Sunday, November 30, 2014

CCA: Junk science writ covers bad scientists as well as bad science

As birthday presents go, Texas Court of Criminal Appeals Judge Cathy Cochran quoting me in a concurrence on the winning side of Ex Parte Robbins - the first, pivotal case interpreting the state's new junk science writ, as it's been called, at Art. 11.073 of the Code of Criminal Procedure - was the best one I got this year. That statute, which became effective Sept. 1, 2013, provided a new basis for habeas relief if a defendant can show, by a preponderance of the evidence, that they would not have been convicted if erroneous scientific evidence had not been used against them.

This is the second time the court considered a writ from Neal Robbins on this topic; see Grits coverage from the first, before the new law had passed. Judge Tom Price was the swing vote who switched positions in light of the new statute. (Congrats to Robbins' attorney Brian Wice for his perseverance.)

The court faced a tough question: What to do when the issue isn't that the field of science changed but the scientist herself was merely wrong and later self-corrected? On a close 5-4 vote, the court decided Robbins deserved relief, reading the statute to maximize the court's jurisdiction over junk-science habeas cases.

The judges divvied up the work. Judge Paul Womack, who will soon be leaving the court, wrote the main opinion. Judge Cochran's concurrence focused on making the case for an expansive reading in the legislative history. (Grits has explained before why she's right about that.) And Judge Cheryl Johnson's separate concurrence made the textual case, arguing that the court is not charged with evaluating science but evidence, which inevitably in court means the testimony of an individual scientist.
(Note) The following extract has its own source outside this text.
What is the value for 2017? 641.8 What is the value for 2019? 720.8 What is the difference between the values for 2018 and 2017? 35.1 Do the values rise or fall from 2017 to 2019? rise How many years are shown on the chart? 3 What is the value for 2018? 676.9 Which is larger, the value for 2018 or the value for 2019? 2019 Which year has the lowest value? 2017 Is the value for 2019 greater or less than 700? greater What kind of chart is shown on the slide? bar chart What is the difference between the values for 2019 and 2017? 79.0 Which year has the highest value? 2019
Judge Michael Keasler dissented, declaring the majority had reached an "absurd" result interpreting "an admittedly awkward" statute. He argued that the court's habeas jurisdiction under 11.073 should be limited to the narrowest possible class of defendants - extending only to bad science, in other words, but not bad scientists.  Judges Sharon Keller and Barbara Hervey agreed with Keasler save for a procedural right they said the defendant had not forfeited. The fourth dissenter, Larry Meyers, ironically believed the Legislature had inappropriately infringed on the court's authority by granting it optional ("may," not "shall") authority over a new class of cases.
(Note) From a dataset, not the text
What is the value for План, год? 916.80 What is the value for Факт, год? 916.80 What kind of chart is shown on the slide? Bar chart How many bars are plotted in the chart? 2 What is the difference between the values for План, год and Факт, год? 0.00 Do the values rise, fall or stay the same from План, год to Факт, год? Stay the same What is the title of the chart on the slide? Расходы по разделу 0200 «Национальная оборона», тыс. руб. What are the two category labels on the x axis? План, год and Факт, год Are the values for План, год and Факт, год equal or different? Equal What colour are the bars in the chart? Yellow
Why ironic? While helping the Innocence Project of Texas advocate for passage of Texas' junk science writ, I had occasion to read an excellent book by Paul Halliday titled, "Habeas Corpus: From England to Empire," which sampled every fourth year's habeas corpus writs (and selected, notable others from the off years) from the King's Court in England over hundreds of years to portray the writ as a dynamic arena for turf wars between the judicial and legislative branches. Over the course of British history, Halliday argued, and I would argue over American history (certainly Texas'), too, most legislation regarding habeas corpus has restricted courts' jurisdiction. The best, recent example in Texas were legislative restrictions on habeas in the '90s aimed at speeding up executions, strictures that one of their legislative authors, Pete Gallego, has said went too far.

Thanks to Halliday's book, as the Innocence Project of Texas promoted the legislation being interpreted in Robbins, (a task with which I assisted them as Policy Director for several years), I was acutely aware that this bill cut against the historical grain by granting the court more habeas power rather than limiting it. As originally conceived, habeas corpus was a function of the unfettered divine right of kings, and thus the King's Court, to bestow mercy on their subjects. Limitations on the Great Writ arose when the will of the Court conflicted with elected Parliaments down the line.

Today, we're centuries away from divine rights. Legislative bodies have profoundly constrained habeas corpus and thus the ability of courts to dispense justice to prisoners as they see fit, independent of the popular will of the day. But thanks to 2013 legislation by Sen. John Whitmire and Rep. Sylvester Turner, the CCA has enjoyed a rare reversal of the historical trend of vanishing habeas authority. Meyers' impression is that the Legislature was meddling. My impression is that they were correcting for past meddling.

Otherwise, read the opinions for yourselves; it is what it is. Unless the new court sees things differently next spring (three members of the Robbins majority will be replaced in January), for now the CCA has maximized its jurisdiction to remedy bad scientists in criminal cases as well as bad science.

This was the outcome Grits had hoped for, interpreting the new statute broadly. Even if the timing was serendipitous, there's no question the Robbins decision was my favorite birthday gift of the year.

MORE: From Craig Malisow at the Houston Press.


Anonymous said...

It's a pity that the statute does not extend to wrongful sentences as well, given that a good deal of the junk science in Texas cases has been the use of e.g. spurious "predictions" of future dangerousness in capital cases. Anyone talking to their legislator about that anomaly?

Gritsforbreakfast said...

I'm not sure that it doesn't, 12:02. The CCA appears to have used it to grant Bernie Tiede a new sentencing hearing because an expert gave false testimony.

Doc MB said...

Not a timely reply, however a few of us Forensic Odontologists argue today that the "identification science" of bite mark analysis to purport to name a suspect, is erroneous.